■ **WHAT YOU NEED TO DO**
Continue the passage on London and its omnibuses from the point where it stops.

■ **QUOTED TEXT**

The ruins of Paternoster Row, beside St. Paul’s, photographed during the air-raids of the Second World War by Cecil Beaton. It had been a street of stationers and publishers for three hundred years, but is now only a name.
Don McCullin’s photograph, taken near Spitalfields in 1969, provides an image of anger and helplessness. The poor and the desperate have always been a part of London’s history, and it might be said that the city is most recognisable by the shadow they cast.
The omnibus first emerged upon the streets of London in 1829 and, twenty-five years later, there were some three thousand of them, each one carrying approximately three hundred passengers a day. There is a painting of 1845 by James Pollard, entitled A Street Scene with Two Omnibuses, which vividly recalls the transport of that period. Each of the two buses is being pulled by two horses; in the first bus eight gentlemen in stove-pipe hats are sitting on the open roof behind the driver, while other passengers can be glimpsed sitting within. The bus is painted green and in large letters along the side it is advertised as part of the “FAVORITE” group; a board on a post attached to the back proclaims that it drives between Euston and Chelsea, while on the side are painted its other destinations. The original fares were sixpence rising to a shilling, so this form of transport was not favoured by the labouring classes of London, yet steady competition reduced the prices of tickets to twopence or a penny. The first journey of the day was filled with office clerks, and a second with their employers, the merchants and the bankers; towards midday “the ladies” entered the bus for shopping expeditions, together with mothers taking their children “for a ride.” In the evening the vehicles were filled with all those returning to the suburbs from the City while, in the other direction, travelled those who were “out for the night” at the theatres or supper-clubs.
A traveller in 1853 noted that “the omnibus is a necessity and the Londoner cannot get on without it,” and added that “the word ‘bus’ is rapidly working its way into general acceptation”; he remarked upon the prepossessing appearance of these carriages, brightly painted red or green or blue, as well as the high spirits of conductors and drivers alike. The former shouted out “All right!” and banged the roof of the vehicle to signal that it was time to move on, and all through the journey he was “never silent” but calling out destinations continually-“Ba-nk! Ba-nk!”

■ **STORED DATA**
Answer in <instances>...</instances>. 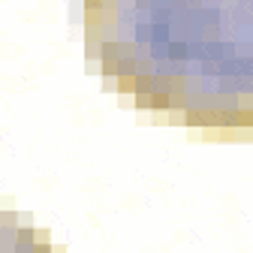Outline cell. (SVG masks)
<instances>
[{"label": "cell", "mask_w": 253, "mask_h": 253, "mask_svg": "<svg viewBox=\"0 0 253 253\" xmlns=\"http://www.w3.org/2000/svg\"><path fill=\"white\" fill-rule=\"evenodd\" d=\"M0 253H63L18 211L0 205Z\"/></svg>", "instance_id": "7a4b0ae2"}, {"label": "cell", "mask_w": 253, "mask_h": 253, "mask_svg": "<svg viewBox=\"0 0 253 253\" xmlns=\"http://www.w3.org/2000/svg\"><path fill=\"white\" fill-rule=\"evenodd\" d=\"M103 87L178 126L253 130V0H82Z\"/></svg>", "instance_id": "6da1fadb"}]
</instances>
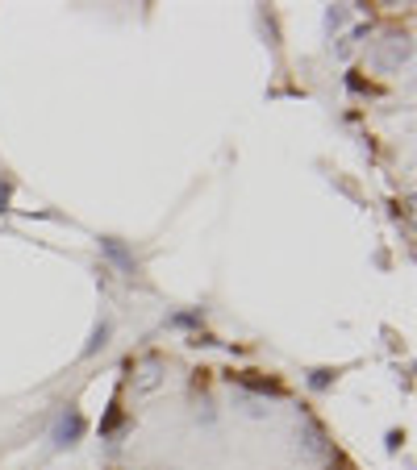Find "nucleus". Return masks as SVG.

■ **WRITTEN ANSWER**
The London horses deserve attention and celebration, also, because their training in the streets and their “natural sagacity” meant that they could proceed through the crowded thoroughfares at a good pace without causing accidents. One late Victorian recalled that, at one of those moments when traffic came to a halt, he could see “hundreds of horses” which “tossed their heads and blew air from their nostrils” while their drivers “shouted and bellowed” greetings and pleasantries to one another.
Of all vehicles, however, the hansom-cab became most closely associated with Victorian London. Introduced in 1834 it was a four-wheeled vehicle with an interior more comfortable than that of the previous two-wheeled cab, and with the driver at a more impersonal distance behind the carriage. Once again the changing appearances of transport reflected the changing culture of London. But if the form of the cabs was altered, the appearance and manner of their drivers remained constant; they were well known for their “chaff” or insolence, and their dishonesty. “Whenever a stranger is bold enough to hail a cab, not one, but half a dozen come at once”; this German traveller’s observation is supported by other accounts of the violent competitiveness of cab-drivers all over the capital. They became the tutelary spirits, or imps, of the road. Although there were statutory fees they would attempt to bargain, with the customary phrase “What will you give?” They were also notorious for their drunkenness and, in turn, for their argumentativeness. “An old Londoner only may venture to engage in a topographical or geometrical disputation with a cabman, for gentlemen of this class are not generally flattering in their expressions or conciliating in their arguments; and the cheapest way of terminating the dispute is to pay and have done with the man.” The drivers of the hansom cabs were “as full as exacting and impertinent as their humbler brethren,” the drivers of the growlers or four-wheeled cabs, but they had more spirit, “most skilful in winding and edging their light vehicles through the most formidable knot of wagons and carriages.” London’s cab-drivers epitomise the spirit of the city-fast, restless, audacious, with a propensity for violence and drunkenness. They are closely related to the butchers and the street-criers, whose trades are also intimately attached to the life of the city: all part of London’s family.
By the end of the nineteenth century there were more than ten thousand cabs of various kinds, and even the new thoroughfares could scarcely accommodate the onrushing flood of vehicles of every description. Sometimes the crush grew too great, and there was a “stop” or “lock” (in the twentieth century, a “jam”). Nevertheless it is a matter for astonishment that through the centuries the city has managed to keep its avenues and thoroughfares open to the ever increasing demands of its traffic. At the beginning of the twenty-first century, the endless stream of cars and buses and taxis and lorries is coursing along roads which were built in the eighteenth and nineteenth centuries for quite different forms of transport. The city has the
ability to recreate itself silently and invisibly, as if it were truly a living thing.
London’s Outcasts
Géricault’s engraving entitled “Pity the Sorrows of a Poor Old Man” emphasises the isolation and misery of the London outcasts; the companionship of a dog continues to be a token of the wandering life in the city.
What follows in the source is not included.